In quegli anni tanto quanto si agisce nella sfera comportamentale e performativa altrettanto lo si fa attraverso l’immaterialità del video. Così se una nuova associazione, il Gruppo 78, porterà a Trieste due maestri dell’azionismo viennese come Otto Muehl all’Istituto d’arte e Hermann Nitsch al Teatro Romano con una delle sue azioni fortemente provocatorie e catartiche, Emanuela Marassi affronterà, nell’attualissima perfomance – documentata in video - "La donna è un S-Oggetto Kitsch del ’78, il mondo femminile rivendicando la libertà dagli stereotipi.

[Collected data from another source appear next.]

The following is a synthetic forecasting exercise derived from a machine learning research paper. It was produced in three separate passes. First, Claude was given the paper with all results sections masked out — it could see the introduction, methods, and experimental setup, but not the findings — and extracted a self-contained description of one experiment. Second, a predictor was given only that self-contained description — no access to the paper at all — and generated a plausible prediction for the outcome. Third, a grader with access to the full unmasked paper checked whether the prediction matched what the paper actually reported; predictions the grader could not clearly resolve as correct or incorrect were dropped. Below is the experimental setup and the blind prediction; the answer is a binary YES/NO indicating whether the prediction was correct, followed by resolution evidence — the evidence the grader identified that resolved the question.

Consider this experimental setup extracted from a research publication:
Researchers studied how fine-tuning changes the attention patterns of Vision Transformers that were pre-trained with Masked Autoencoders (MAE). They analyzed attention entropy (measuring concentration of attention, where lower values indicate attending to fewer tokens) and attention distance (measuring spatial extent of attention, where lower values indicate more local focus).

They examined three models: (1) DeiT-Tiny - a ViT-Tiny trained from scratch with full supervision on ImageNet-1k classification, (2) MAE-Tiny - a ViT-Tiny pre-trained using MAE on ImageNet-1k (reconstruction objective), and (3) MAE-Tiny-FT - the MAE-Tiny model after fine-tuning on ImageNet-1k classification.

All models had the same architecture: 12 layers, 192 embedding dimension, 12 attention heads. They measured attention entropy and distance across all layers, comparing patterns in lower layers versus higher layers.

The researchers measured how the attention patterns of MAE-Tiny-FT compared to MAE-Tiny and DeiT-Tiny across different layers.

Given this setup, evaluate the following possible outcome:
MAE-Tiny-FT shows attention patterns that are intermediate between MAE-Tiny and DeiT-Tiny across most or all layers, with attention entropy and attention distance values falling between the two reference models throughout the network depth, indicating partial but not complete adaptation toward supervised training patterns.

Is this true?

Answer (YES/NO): NO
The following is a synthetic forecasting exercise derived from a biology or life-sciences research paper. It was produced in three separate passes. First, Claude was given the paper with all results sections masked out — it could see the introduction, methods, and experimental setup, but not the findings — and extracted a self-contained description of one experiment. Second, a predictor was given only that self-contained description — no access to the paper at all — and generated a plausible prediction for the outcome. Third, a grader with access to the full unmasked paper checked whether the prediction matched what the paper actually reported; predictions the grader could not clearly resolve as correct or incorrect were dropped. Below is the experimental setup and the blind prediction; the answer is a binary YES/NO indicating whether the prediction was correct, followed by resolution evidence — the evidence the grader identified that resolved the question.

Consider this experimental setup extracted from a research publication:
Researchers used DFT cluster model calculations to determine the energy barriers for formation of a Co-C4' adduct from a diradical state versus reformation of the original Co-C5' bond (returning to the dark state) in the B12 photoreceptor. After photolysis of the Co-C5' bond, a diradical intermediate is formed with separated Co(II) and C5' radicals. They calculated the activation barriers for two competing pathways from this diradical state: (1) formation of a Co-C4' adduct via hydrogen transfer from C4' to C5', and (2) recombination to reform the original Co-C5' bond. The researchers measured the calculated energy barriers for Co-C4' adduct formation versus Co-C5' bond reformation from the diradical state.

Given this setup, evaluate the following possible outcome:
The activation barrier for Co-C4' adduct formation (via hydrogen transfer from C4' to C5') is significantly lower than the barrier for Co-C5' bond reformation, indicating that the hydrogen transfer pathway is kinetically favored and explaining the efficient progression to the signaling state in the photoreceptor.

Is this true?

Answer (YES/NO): YES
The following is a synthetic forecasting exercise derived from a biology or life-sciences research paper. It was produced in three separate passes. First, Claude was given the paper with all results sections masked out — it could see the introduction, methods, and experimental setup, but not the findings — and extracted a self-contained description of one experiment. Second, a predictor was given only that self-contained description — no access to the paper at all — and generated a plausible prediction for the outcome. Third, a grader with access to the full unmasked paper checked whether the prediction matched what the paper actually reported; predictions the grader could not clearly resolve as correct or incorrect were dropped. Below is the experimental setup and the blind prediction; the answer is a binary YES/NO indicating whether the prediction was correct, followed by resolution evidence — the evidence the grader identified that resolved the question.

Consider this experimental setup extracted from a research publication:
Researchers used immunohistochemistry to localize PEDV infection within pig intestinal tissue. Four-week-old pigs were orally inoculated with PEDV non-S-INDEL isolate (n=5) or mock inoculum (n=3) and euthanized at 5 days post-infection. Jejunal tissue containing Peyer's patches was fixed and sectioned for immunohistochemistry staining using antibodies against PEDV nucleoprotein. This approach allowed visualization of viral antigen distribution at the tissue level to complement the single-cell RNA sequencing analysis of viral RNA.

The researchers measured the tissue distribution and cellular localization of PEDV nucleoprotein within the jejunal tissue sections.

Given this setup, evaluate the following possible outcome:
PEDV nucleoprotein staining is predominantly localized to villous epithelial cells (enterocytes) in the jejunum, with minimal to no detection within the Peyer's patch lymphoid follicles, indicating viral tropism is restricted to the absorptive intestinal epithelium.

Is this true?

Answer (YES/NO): NO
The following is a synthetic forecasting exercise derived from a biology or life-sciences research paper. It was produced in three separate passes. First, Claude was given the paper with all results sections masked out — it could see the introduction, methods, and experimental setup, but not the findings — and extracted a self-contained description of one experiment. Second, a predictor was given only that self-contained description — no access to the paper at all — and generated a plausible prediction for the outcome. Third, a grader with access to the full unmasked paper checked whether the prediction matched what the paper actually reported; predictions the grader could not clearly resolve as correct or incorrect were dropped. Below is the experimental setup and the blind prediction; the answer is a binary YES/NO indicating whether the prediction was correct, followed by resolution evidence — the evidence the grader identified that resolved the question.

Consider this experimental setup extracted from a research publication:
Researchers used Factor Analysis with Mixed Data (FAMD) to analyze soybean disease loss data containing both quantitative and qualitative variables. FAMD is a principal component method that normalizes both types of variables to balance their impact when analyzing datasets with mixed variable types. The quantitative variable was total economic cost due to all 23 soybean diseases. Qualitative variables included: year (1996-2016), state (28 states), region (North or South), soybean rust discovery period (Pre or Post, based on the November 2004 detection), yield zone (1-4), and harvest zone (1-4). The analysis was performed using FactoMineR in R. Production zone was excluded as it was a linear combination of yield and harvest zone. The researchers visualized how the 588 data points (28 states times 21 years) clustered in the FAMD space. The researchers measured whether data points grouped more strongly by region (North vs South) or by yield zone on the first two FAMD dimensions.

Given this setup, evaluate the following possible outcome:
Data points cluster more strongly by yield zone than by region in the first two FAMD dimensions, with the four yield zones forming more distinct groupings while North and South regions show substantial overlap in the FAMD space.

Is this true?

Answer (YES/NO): NO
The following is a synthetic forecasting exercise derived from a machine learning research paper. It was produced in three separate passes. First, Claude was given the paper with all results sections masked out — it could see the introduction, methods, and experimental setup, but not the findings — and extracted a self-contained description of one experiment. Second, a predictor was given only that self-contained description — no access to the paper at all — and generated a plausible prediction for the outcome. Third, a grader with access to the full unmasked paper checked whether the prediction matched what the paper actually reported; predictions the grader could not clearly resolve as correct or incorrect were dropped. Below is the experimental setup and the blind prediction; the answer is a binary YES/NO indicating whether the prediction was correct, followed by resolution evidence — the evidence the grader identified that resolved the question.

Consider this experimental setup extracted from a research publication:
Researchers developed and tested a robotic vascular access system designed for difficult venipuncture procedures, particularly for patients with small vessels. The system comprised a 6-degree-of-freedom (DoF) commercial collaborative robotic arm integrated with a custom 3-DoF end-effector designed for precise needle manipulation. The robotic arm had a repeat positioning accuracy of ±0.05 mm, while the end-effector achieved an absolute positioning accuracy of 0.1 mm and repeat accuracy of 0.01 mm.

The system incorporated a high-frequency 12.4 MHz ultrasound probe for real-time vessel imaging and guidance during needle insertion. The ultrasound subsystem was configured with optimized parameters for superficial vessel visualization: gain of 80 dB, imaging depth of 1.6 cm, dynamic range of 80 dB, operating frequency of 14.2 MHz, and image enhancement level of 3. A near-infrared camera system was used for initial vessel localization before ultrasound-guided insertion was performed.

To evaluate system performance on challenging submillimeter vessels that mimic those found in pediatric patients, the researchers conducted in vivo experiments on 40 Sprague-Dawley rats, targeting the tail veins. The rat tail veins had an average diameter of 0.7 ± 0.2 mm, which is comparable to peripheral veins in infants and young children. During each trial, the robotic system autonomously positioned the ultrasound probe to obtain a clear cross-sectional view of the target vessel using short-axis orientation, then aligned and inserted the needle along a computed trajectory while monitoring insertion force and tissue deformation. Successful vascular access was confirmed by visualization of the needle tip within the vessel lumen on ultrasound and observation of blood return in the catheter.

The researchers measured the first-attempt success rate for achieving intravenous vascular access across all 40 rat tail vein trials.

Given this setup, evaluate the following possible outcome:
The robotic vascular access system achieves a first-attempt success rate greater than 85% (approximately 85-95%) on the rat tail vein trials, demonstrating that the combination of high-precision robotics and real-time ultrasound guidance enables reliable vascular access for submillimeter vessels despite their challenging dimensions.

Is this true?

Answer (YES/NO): YES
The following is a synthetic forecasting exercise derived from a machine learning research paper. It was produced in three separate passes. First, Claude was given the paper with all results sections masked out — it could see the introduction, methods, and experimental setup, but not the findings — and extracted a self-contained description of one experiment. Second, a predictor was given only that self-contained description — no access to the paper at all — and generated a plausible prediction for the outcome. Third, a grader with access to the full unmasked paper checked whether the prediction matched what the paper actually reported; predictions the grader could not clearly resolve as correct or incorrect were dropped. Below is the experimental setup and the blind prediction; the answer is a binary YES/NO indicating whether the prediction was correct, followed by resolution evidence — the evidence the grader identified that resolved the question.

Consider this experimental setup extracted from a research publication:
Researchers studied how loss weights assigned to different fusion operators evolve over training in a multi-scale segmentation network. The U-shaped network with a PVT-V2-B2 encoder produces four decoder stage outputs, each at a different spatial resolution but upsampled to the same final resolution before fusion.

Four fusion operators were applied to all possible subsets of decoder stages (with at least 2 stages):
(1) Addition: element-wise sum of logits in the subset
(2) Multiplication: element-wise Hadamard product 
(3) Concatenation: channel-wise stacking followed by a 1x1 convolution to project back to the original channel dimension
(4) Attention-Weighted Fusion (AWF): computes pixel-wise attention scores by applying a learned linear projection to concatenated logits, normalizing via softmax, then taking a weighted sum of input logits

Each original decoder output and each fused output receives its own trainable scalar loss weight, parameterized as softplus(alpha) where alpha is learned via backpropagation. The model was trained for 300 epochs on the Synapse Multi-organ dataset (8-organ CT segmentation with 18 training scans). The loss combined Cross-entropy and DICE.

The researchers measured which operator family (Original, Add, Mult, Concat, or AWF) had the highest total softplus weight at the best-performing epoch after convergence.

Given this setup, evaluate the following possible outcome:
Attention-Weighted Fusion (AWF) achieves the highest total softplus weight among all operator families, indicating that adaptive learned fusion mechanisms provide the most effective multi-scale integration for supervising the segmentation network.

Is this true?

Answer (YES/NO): YES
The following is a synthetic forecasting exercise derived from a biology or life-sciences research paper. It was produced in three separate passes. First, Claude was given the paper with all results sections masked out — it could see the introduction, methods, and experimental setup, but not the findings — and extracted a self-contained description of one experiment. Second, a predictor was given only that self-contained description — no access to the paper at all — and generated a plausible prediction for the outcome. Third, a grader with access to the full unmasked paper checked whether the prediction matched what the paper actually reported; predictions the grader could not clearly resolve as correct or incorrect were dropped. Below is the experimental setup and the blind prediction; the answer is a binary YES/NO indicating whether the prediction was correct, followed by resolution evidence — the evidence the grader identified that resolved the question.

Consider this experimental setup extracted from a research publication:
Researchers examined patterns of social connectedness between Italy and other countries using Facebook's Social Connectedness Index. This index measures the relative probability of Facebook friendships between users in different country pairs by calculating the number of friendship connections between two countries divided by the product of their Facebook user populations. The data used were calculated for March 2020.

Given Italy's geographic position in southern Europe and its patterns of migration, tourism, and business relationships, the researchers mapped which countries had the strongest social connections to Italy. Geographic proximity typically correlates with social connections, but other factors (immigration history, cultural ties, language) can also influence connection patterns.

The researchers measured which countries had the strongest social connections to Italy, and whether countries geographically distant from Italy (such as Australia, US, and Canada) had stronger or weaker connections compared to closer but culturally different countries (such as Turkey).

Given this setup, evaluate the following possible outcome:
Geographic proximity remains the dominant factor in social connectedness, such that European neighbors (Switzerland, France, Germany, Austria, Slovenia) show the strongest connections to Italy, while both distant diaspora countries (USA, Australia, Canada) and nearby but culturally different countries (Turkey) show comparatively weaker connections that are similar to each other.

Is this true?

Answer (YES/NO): NO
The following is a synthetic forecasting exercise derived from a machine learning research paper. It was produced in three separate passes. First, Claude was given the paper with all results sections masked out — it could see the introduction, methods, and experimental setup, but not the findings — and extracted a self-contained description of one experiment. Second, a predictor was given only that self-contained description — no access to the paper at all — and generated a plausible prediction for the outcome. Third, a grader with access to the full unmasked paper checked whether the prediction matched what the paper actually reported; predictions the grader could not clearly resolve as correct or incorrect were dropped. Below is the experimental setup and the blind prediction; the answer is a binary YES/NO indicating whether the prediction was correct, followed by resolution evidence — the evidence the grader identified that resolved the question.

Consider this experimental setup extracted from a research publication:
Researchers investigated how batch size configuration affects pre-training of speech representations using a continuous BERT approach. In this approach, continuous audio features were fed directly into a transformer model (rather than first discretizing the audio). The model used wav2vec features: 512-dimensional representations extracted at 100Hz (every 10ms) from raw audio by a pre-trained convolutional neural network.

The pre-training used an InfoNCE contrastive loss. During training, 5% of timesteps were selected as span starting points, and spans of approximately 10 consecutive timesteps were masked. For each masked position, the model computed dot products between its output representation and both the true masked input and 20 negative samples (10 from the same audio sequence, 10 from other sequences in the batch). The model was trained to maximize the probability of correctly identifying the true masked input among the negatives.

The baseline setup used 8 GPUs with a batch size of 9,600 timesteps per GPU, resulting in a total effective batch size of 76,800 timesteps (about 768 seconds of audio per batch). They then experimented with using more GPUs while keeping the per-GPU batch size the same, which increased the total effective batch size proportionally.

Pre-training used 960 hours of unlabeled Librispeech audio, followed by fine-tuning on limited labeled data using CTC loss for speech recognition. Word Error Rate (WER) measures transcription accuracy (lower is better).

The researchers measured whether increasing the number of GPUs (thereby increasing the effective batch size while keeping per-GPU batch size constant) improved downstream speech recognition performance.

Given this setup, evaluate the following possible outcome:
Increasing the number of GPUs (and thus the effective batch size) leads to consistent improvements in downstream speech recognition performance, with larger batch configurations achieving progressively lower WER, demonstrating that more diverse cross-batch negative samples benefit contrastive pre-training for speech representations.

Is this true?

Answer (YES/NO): NO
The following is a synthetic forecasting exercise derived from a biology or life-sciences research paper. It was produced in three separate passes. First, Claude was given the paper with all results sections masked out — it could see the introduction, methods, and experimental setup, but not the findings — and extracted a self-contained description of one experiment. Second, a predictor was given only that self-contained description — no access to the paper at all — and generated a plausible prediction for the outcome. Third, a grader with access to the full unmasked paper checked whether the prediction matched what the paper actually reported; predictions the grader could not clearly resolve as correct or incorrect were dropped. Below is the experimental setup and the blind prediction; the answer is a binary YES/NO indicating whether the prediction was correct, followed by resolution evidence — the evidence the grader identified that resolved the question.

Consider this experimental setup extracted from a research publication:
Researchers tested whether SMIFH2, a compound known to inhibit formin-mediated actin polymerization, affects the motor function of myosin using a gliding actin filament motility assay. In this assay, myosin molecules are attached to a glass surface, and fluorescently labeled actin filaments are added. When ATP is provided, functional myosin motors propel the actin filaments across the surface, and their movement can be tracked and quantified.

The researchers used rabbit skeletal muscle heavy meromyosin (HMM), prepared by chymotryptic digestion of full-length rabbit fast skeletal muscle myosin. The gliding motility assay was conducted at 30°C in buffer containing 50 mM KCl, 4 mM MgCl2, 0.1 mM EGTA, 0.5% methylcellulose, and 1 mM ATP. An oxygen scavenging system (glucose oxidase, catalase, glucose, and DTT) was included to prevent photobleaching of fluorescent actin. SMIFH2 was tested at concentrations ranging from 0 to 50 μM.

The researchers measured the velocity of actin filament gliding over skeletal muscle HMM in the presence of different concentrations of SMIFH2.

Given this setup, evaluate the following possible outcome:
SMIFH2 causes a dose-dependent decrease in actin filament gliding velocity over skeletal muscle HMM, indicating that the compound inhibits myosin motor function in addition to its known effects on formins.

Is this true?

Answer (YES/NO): YES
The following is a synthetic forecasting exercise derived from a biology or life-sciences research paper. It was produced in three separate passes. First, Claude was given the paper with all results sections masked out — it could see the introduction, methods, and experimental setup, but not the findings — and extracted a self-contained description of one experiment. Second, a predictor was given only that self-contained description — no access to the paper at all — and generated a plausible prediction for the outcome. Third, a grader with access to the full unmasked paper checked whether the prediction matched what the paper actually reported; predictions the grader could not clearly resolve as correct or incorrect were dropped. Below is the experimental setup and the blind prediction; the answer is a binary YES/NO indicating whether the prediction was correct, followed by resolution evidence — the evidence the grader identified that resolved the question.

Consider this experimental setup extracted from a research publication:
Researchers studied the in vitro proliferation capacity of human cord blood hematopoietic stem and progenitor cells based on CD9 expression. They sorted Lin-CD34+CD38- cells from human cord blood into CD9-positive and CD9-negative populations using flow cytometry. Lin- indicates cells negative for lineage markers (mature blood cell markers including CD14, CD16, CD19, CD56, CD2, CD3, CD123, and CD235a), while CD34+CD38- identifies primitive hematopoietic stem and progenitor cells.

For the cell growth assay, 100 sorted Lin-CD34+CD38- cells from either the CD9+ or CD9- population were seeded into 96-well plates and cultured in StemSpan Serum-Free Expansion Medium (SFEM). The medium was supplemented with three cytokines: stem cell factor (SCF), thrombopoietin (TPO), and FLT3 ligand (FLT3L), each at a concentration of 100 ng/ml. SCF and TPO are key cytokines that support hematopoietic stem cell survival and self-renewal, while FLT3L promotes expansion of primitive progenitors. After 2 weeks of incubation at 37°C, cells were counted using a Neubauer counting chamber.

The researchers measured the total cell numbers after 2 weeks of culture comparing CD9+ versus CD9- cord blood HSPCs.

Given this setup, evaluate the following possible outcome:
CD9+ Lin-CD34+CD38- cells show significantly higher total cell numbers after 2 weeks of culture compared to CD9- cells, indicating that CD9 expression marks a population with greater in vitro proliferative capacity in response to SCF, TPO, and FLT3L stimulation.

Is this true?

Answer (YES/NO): YES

Così se i vari Mascherini, Carà, Spacal, Černigoj, i maestri, assieme a gallerie importanti come Torbandena o Rettori Tribbio continuavano ad operare, a Trieste la nuova ondata sperimentale riuscì ad affermarsi; poi alla fine del decennio, dopo tanto rigore, si riaprì il gusto per l’aneddottico, per il segno pittorico neoespressivo ad esempio di un giovane Antonio Sofianopulo.
Il nuovo decennio a quel punto incalzava e la storia, il miti, piuttosto che la letteratura si sarebbero riaffacciati prepotenti in una nuova fase di ricerca, per nuovi eclettismi in cui il concettuale sfumava in una dissolvenza incrociata con il colore.